(INSTRUCTIONS TO FOLLOW): Summarize the forum thread on ROM sites shutting down in two sentences.

(DOCUMENT):
* START *
Ive seen all these places closing down and honestly I've never used any of the ones I've seen mentioned. I've been using the same 2 sites (won't mention) for years it seems for all sorts of console roms and these sites aren't even close to being closed...and if they do...I'm sure more will pop up....I used to run an emulation site back in the day =P 
Before n64 emulation even Lawl.    4emu your place to get roms back in 1999 !!


----------



## Rayder (Nov 4, 2007)

At least one of those sites is back!  Truth.


----------



## Nero (Nov 4, 2007)

One goes down.. Two will take it's place.

Well maybe not, but there's always gonna be some secret hide-away site.

~Nero


----------



## djgarf (Nov 4, 2007)

QUOTE(MisterNero @ Nov 4 2007 said:


> One goes down.. Two will take it's place.
> 
> Well maybe not, but there's always gonna be some secret hide-away site.
> 
> ~Nero



that used to be the case a few yrs ago but now i'm not so sure
give it a few more yrs and rom sites will be a thing of the past


----------



## Nero (Nov 4, 2007)

QUOTE(djgarf @ Nov 4 2007 said:


> QUOTE(MisterNero @ Nov 4 2007 said:
> 
> 
> > One goes down.. Two will take it's place.
> ...



Do you mean that they'll disappear off the face of the interwebz?

That'll never happen... As long as there are people with complete ROM collections... (Me..  
	

	
	
		
		

		
		
	


	




 )

~Nero


----------



## djgarf (Nov 4, 2007)

QUOTE(MisterNero @ Nov 4 2007 said:


> QUOTE(djgarf @ Nov 4 2007 said:
> 
> 
> > QUOTE(MisterNero @ Nov 4 2007 said:
> ...



their are thousands of people with complete rom collections but most of them are not interested in running silly websites that get shut down all the time cus they have more productive ways to share them and better things to do with their time lol


----------



## nephdj (Nov 4, 2007)

doubt websites will ever die, main problem at the moment is that roms are released on IRC... its not 1999, most people use torrents (which take forever to put on sites like demonoid)

system holds the community back, and force most new people onto websites


----------
* END *
(SUPPLIED MATERIAL):
* START *
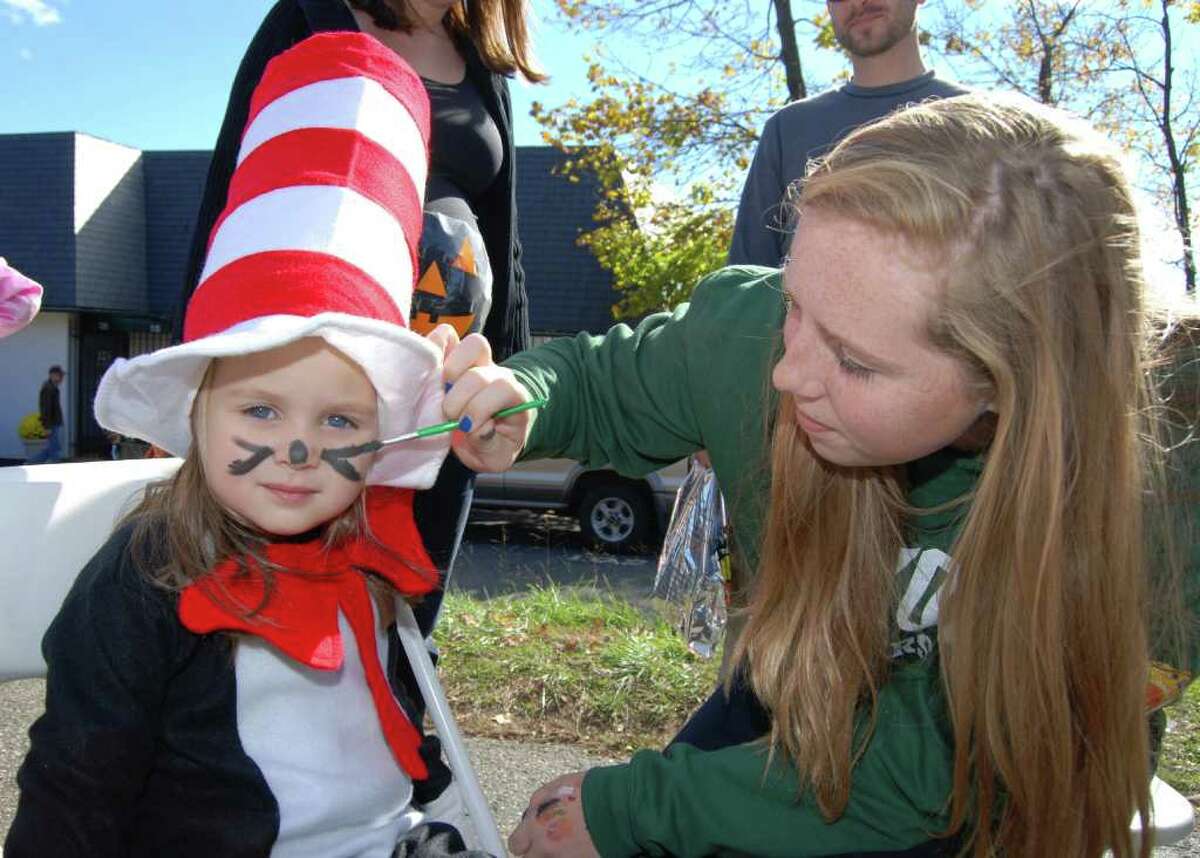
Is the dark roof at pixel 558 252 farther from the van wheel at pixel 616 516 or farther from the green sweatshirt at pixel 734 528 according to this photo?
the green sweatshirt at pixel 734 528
* END *
(OUTPUT FOR THIS TASK): The opening poster says the two sites they have used for years are nowhere near closing, and Nero argues that some hidden site will always exist as long as people hold complete ROM collections. djgarf expects ROM sites to be a thing of the past within a few years because collectors have better ways to share, while nephdj doubts websites will ever die but says the release of ROMs on IRC holds the community back and forces most new people onto websites.